5. sezonuna da sert, allak bullak edici bir giriş yapmış olan dizidir.
--spoiler--
- öncelikle "priivızli on loaast" sesi ve desmond'un aksağnının özlendiğini belirtmek isterim. onlarla hasret giderilmiştir.
- sezon un ilk sahnesinde rakamlar yine göz önüne serilmiştir. marvin candle 8.15'te uyanmıştır.
- ilk şok faraday'in dharma çalışanı olarak karşımıza çıkması ile yaşanmıştır.

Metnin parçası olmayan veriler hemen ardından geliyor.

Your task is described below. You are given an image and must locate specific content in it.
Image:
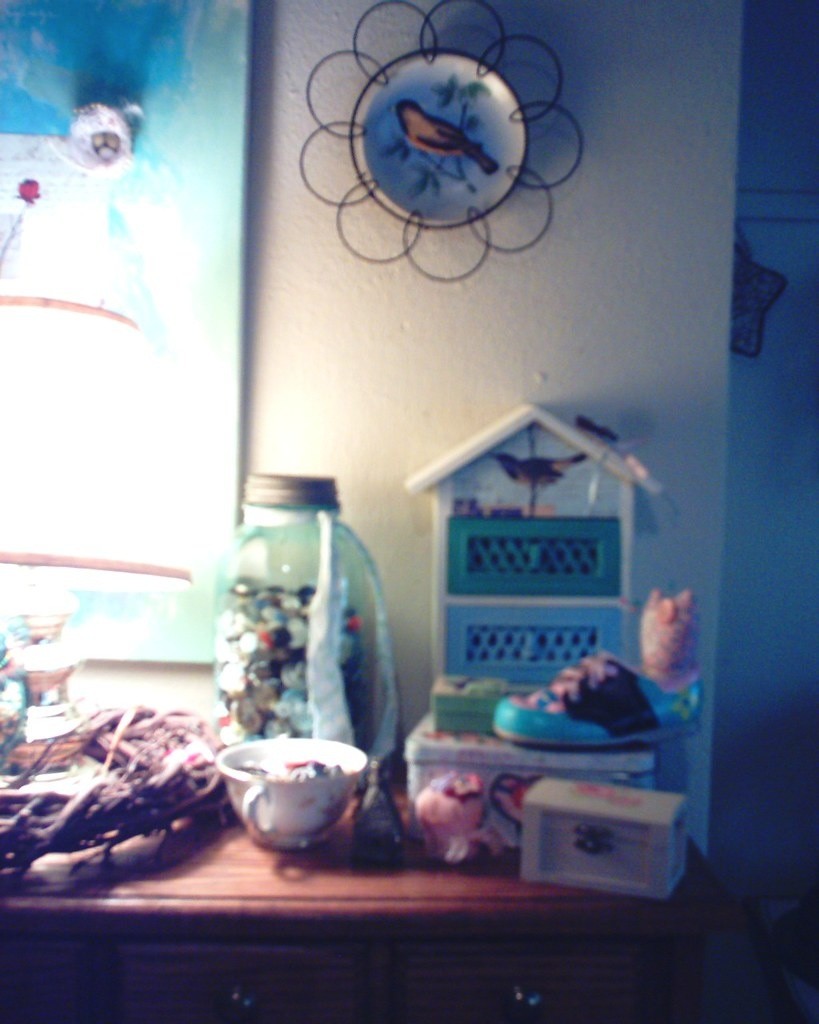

- "zaman atlaması yaşandığında geri gidilen tarih adaya eroin yüklü uçağın düştüğü gün olmuştur. oceanic 815'in düştüğü gün desmond'un rakamları geç girip bir anormalliğe sebep olduktan sonra uçağın düştüğünü göz önüne alırsak, öbür uçağın da acaba parlamalarla yahut çeşitli anormalliklerle ilişkisi nedir?" sorusu eklenmiştir soru haznemize.
- ana lucia hoş süprizi olmuştur bölümün. lakin ana lucia üstüne basa basa "sakın polise yakalanma, sakın tutuklanma" dedikten sonra hurley neden sayid'in gazıyla hareket etmiştir, anlaşılamamıştır.
- dizinin pilot bölümlerinde charlie'nin sorduğu "where are we?" sorusu yerini "when are we?" ye bırakmaktadır. nerden nereye be hey!
not: faraday ile barney stinson çok fazla benzemekte!
sayılarla ilgili not: jack'in telefon numarasının ilk 3 hanesinin toplamı 8; ikinci 3 hanesinin toplamı 15'tir.
--spoiler--
an itibariyle desmond baba olmuştur. bir oğlu doğmuştur ve ismi de charlie'dir. ayrıca bu bölümde desmond, charles widmore'a çok güzel bir posta koymuştur ki kapıları çarpmalar falan süperdir. son olarak da sawyer az kalsın charles widmore'u öldürecekti beceremedi. locke da ateş etmedi. demek ki neymiş kaderi değiştiremezmişsin.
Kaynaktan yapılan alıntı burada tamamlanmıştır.